▶ _Instructions to follow_
Rewrite the material below, replacing "green grassy slope" with "grass-covered hillside" and leaving everything else unchanged.

(Extracted records)
------------------------------------------------
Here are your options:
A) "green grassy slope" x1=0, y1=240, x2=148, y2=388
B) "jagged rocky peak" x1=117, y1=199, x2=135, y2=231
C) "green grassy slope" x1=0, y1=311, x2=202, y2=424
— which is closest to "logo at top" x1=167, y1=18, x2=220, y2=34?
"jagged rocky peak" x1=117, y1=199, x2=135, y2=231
------------------------------------------------
▶ _Solution for this exercise_
Here are your options:
A) "grass-covered hillside" x1=0, y1=240, x2=148, y2=388
B) "jagged rocky peak" x1=117, y1=199, x2=135, y2=231
C) "grass-covered hillside" x1=0, y1=311, x2=202, y2=424
— which is closest to "logo at top" x1=167, y1=18, x2=220, y2=34?
"jagged rocky peak" x1=117, y1=199, x2=135, y2=231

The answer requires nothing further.